Direction: Reproduce verbatim the lines of the material below, from the line containing "What is the distance pixel" through the end of the material, inclusive.

++++ Material provided

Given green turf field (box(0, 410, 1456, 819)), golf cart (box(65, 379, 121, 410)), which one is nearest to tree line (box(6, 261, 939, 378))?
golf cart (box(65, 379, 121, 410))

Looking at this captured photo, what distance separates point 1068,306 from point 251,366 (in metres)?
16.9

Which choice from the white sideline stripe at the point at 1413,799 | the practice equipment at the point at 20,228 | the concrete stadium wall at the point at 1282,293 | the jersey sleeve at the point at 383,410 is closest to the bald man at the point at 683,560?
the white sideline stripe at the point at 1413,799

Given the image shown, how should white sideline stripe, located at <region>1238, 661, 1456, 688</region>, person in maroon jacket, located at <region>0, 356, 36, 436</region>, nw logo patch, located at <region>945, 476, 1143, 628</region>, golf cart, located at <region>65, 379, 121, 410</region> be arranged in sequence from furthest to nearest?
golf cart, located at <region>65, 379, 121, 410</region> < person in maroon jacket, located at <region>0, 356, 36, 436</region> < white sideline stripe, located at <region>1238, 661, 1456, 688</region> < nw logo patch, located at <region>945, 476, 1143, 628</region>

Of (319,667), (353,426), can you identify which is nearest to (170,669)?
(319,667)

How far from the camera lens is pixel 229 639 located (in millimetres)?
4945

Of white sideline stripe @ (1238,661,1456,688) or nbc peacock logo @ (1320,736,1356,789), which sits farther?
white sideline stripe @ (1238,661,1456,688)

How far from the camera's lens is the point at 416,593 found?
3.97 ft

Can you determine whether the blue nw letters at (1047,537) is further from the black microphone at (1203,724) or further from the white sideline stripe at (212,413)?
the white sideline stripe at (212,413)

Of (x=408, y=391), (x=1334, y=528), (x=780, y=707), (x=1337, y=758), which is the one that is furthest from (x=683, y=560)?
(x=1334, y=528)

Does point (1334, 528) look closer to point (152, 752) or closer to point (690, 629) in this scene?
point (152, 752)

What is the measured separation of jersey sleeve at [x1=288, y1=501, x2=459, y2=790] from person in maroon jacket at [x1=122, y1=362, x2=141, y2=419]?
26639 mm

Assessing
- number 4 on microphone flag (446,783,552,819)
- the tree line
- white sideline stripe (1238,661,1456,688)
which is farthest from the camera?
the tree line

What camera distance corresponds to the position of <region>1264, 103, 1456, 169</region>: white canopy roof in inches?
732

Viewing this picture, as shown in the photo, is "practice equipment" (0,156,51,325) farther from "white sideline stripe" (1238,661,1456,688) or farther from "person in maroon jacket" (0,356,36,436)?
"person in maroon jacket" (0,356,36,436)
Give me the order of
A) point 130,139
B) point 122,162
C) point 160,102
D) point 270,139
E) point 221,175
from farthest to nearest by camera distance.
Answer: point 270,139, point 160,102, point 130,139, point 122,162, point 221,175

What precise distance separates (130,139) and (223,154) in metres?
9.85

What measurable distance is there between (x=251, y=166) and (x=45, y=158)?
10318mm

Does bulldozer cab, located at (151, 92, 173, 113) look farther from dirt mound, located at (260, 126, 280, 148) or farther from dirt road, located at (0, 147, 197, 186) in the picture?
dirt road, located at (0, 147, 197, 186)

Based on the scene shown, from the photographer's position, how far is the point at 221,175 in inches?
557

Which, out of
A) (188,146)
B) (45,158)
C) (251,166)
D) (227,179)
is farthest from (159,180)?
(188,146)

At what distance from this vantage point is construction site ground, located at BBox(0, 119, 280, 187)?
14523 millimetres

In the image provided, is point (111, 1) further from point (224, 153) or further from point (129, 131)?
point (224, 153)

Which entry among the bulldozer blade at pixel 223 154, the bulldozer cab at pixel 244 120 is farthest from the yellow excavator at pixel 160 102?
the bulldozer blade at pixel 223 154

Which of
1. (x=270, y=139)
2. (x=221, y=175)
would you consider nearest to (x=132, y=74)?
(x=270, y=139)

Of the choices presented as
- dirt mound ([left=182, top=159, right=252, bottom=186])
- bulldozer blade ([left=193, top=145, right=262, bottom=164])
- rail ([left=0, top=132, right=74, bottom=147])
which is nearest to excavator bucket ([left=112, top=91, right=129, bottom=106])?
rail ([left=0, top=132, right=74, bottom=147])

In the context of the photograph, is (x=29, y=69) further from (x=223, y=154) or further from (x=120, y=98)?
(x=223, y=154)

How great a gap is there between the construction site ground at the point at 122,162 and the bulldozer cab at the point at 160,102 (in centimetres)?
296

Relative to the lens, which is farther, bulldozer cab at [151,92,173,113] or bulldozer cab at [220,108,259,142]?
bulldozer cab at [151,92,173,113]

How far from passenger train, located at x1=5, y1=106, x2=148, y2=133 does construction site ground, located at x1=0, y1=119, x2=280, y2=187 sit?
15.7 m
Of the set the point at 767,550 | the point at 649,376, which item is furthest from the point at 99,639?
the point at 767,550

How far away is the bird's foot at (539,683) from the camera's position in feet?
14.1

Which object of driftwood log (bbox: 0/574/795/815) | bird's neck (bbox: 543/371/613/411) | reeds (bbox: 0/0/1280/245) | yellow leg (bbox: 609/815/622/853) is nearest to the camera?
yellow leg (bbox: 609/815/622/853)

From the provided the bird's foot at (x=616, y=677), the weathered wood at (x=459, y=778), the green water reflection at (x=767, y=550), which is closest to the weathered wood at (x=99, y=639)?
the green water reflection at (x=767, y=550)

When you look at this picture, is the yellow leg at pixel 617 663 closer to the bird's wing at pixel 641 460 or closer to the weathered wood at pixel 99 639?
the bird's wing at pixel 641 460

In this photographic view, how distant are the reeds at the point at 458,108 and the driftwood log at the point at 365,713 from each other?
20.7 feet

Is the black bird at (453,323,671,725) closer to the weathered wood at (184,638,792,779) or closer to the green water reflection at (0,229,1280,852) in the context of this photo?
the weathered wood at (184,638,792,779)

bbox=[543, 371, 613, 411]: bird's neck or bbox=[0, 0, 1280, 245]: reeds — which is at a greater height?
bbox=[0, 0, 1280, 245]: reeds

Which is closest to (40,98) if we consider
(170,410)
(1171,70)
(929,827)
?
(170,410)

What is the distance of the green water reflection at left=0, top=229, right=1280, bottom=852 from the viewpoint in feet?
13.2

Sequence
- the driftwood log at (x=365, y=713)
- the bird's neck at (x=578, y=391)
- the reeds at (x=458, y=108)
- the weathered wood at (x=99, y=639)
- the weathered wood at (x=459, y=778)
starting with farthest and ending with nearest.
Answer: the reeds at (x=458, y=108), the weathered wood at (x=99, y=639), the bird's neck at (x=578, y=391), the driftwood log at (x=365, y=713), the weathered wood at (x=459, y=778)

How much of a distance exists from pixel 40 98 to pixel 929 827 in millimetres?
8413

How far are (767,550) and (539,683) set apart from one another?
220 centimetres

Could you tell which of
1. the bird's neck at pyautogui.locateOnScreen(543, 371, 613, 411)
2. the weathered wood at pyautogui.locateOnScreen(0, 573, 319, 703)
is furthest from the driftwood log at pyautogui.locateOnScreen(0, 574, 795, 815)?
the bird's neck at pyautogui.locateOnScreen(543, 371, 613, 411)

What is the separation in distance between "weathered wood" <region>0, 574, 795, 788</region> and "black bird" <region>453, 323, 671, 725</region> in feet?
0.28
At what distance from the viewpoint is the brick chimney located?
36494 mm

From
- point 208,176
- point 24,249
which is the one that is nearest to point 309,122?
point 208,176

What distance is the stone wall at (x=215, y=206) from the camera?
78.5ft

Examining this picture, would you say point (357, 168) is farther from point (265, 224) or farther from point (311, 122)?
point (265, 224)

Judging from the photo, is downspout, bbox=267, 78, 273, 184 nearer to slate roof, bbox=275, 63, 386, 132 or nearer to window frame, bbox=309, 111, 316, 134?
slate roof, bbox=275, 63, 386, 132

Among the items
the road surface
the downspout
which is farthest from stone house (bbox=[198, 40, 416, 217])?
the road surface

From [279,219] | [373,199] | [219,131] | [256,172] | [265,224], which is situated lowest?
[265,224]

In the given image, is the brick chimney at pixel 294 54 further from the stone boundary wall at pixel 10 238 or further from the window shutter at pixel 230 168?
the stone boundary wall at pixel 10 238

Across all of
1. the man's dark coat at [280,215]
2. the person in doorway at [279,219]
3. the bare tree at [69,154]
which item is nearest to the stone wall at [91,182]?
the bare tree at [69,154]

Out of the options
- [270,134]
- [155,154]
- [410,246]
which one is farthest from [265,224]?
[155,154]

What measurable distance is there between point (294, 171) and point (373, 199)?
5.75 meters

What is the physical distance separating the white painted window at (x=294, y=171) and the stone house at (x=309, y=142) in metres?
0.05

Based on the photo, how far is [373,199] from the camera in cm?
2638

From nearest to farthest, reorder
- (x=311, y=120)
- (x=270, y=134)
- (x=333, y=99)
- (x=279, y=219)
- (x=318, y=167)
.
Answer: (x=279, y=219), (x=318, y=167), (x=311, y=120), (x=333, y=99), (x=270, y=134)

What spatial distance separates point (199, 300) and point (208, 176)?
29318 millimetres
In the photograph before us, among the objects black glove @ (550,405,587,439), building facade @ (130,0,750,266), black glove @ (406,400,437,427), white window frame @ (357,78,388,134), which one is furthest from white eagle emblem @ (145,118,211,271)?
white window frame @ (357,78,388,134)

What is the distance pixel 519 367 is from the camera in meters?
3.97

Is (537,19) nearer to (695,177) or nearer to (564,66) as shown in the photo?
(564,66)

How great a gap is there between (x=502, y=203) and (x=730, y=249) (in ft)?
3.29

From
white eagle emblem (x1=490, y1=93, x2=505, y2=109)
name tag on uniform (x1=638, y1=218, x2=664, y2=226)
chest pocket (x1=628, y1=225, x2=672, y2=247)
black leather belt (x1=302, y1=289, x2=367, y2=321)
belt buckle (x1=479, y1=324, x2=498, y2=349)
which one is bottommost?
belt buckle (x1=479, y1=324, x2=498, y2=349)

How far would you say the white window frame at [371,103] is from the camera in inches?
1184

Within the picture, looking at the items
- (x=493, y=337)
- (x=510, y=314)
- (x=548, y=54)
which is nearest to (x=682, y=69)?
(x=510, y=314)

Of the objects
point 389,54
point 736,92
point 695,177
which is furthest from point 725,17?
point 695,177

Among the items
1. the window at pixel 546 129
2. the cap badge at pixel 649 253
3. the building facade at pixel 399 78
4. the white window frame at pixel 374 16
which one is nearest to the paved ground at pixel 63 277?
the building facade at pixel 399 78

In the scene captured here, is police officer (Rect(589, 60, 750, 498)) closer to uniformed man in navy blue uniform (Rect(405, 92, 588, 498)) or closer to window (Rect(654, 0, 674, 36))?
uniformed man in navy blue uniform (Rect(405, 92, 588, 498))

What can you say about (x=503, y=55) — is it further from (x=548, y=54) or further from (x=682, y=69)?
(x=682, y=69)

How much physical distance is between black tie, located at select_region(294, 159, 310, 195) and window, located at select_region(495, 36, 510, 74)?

++++++++

Expected output:
What is the distance pixel 519 367 is from the camera in meters?
3.97

Is (537,19) nearer to (695,177) or nearer to (564,66) as shown in the photo?
(564,66)

How great a gap is there between (x=502, y=203) and (x=730, y=249) (in ft)?
3.29

From
white eagle emblem (x1=490, y1=93, x2=505, y2=109)
name tag on uniform (x1=638, y1=218, x2=664, y2=226)
chest pocket (x1=628, y1=225, x2=672, y2=247)
black leather belt (x1=302, y1=289, x2=367, y2=321)
belt buckle (x1=479, y1=324, x2=498, y2=349)
which one is bottommost?
belt buckle (x1=479, y1=324, x2=498, y2=349)

How far would you say the white window frame at [371,103] is from the camera in inches?
1184

Within the picture, looking at the items
- (x=493, y=337)
- (x=510, y=314)
- (x=548, y=54)
which is nearest to (x=682, y=69)?
(x=510, y=314)

Of the objects
point 389,54
point 736,92
point 695,177
which is furthest from point 725,17?
point 695,177

Among the items
1. the window at pixel 546 129
2. the cap badge at pixel 649 253
3. the building facade at pixel 399 78
4. the white window frame at pixel 374 16
which one is nearest to the paved ground at pixel 63 277?
the building facade at pixel 399 78

In the scene captured here, is police officer (Rect(589, 60, 750, 498)) closer to uniformed man in navy blue uniform (Rect(405, 92, 588, 498)) or closer to window (Rect(654, 0, 674, 36))?
uniformed man in navy blue uniform (Rect(405, 92, 588, 498))

What can you say about (x=503, y=55) — is it further from (x=548, y=54) or further from (x=682, y=69)?
(x=682, y=69)

How much physical distance is between black tie, located at select_region(294, 159, 310, 195) and window, located at select_region(495, 36, 510, 74)?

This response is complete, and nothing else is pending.